● Exercise requirements
In the listing below, the lines starting at the line with "- Csodálatos állatok" and ending at the line with "Kleurplaten Van Honden" are to be output verbatim. Images stay out of the copy.

● Supplied data

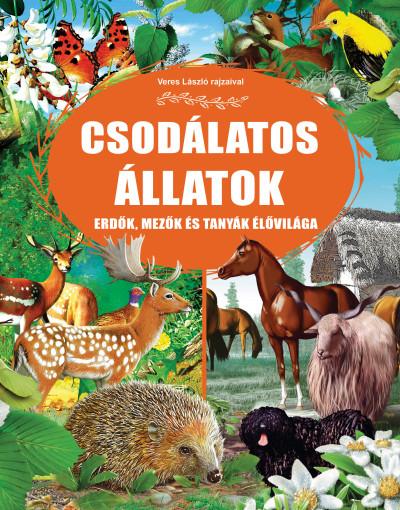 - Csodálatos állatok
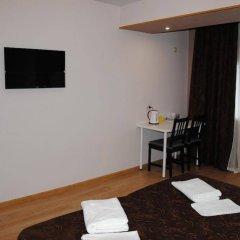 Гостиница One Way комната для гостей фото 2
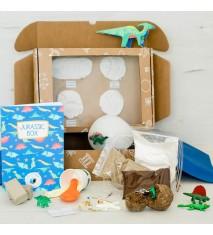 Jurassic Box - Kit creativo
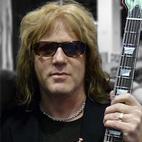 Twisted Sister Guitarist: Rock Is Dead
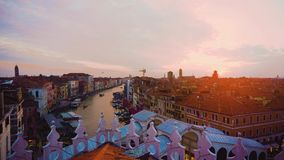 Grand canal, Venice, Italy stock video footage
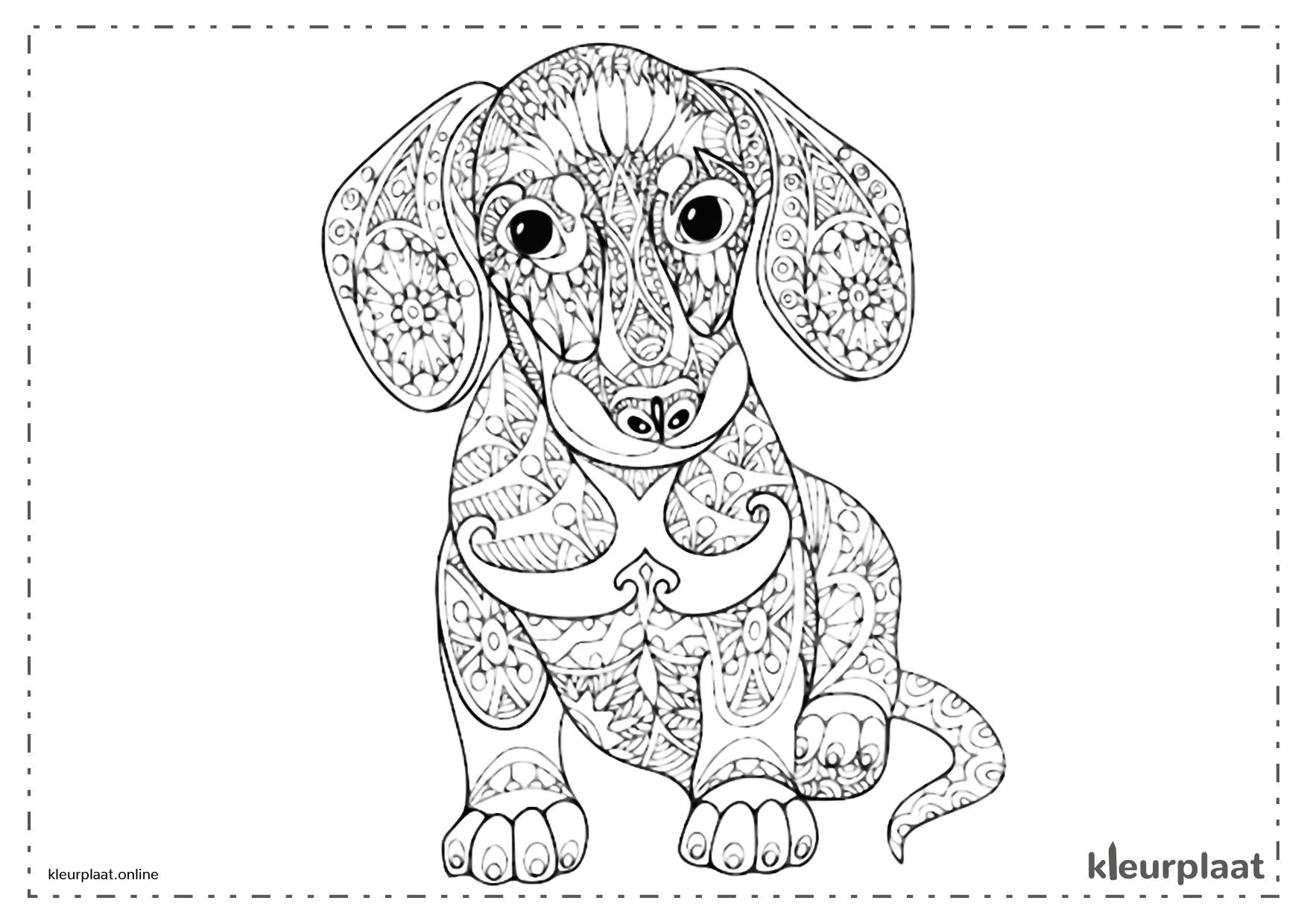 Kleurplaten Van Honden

---

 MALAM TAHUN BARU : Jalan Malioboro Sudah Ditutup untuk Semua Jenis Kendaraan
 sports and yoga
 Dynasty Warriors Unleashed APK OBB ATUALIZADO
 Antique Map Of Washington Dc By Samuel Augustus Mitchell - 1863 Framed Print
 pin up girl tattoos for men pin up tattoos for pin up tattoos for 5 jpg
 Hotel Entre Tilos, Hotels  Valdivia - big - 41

...

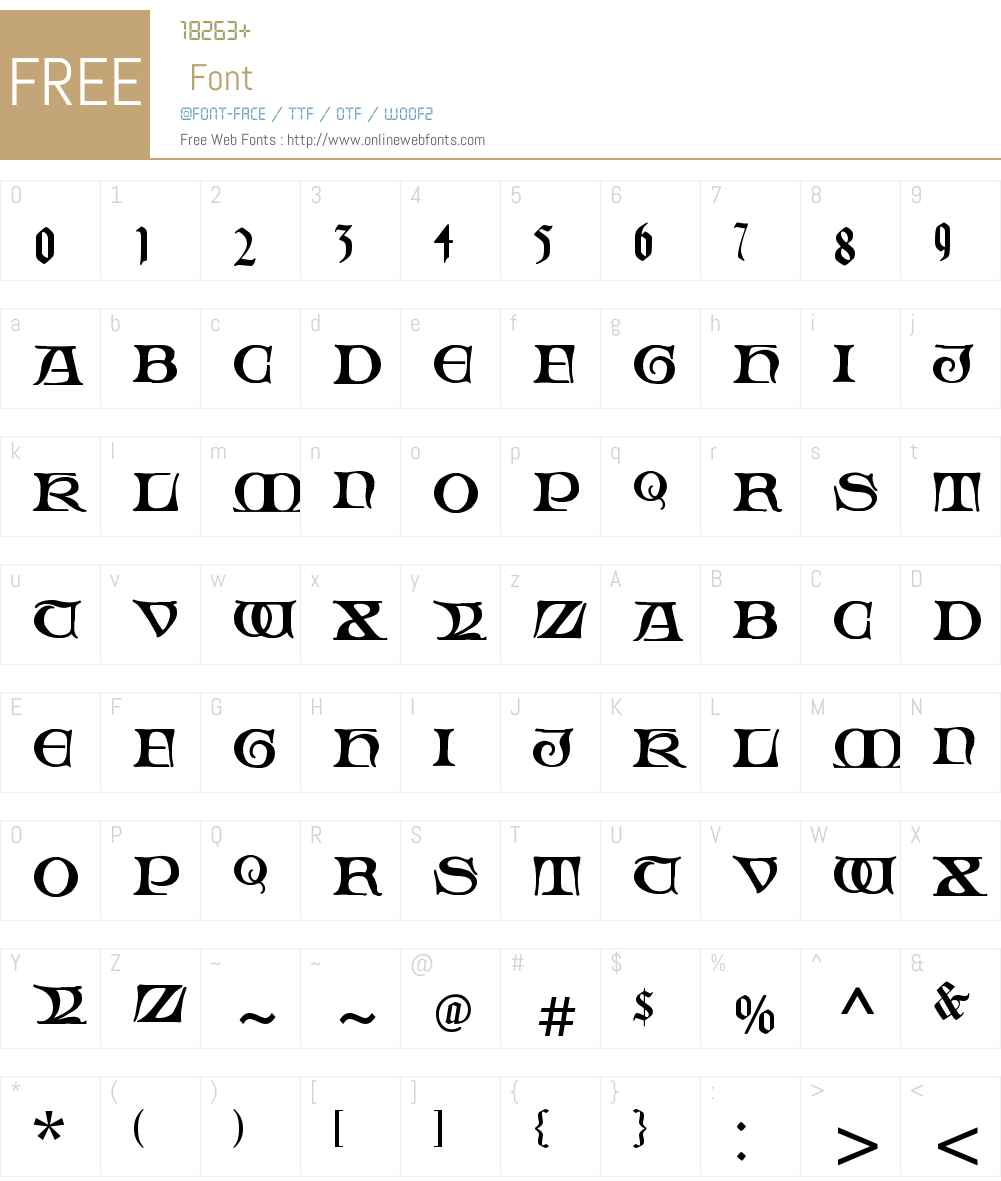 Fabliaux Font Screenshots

● Output of the task
 - Csodálatos állatok
 Гостиница One Way комната для гостей фото 2
 Jurassic Box - Kit creativo
 Twisted Sister Guitarist: Rock Is Dead
 Grand canal, Venice, Italy stock video footage
 Kleurplaten Van Honden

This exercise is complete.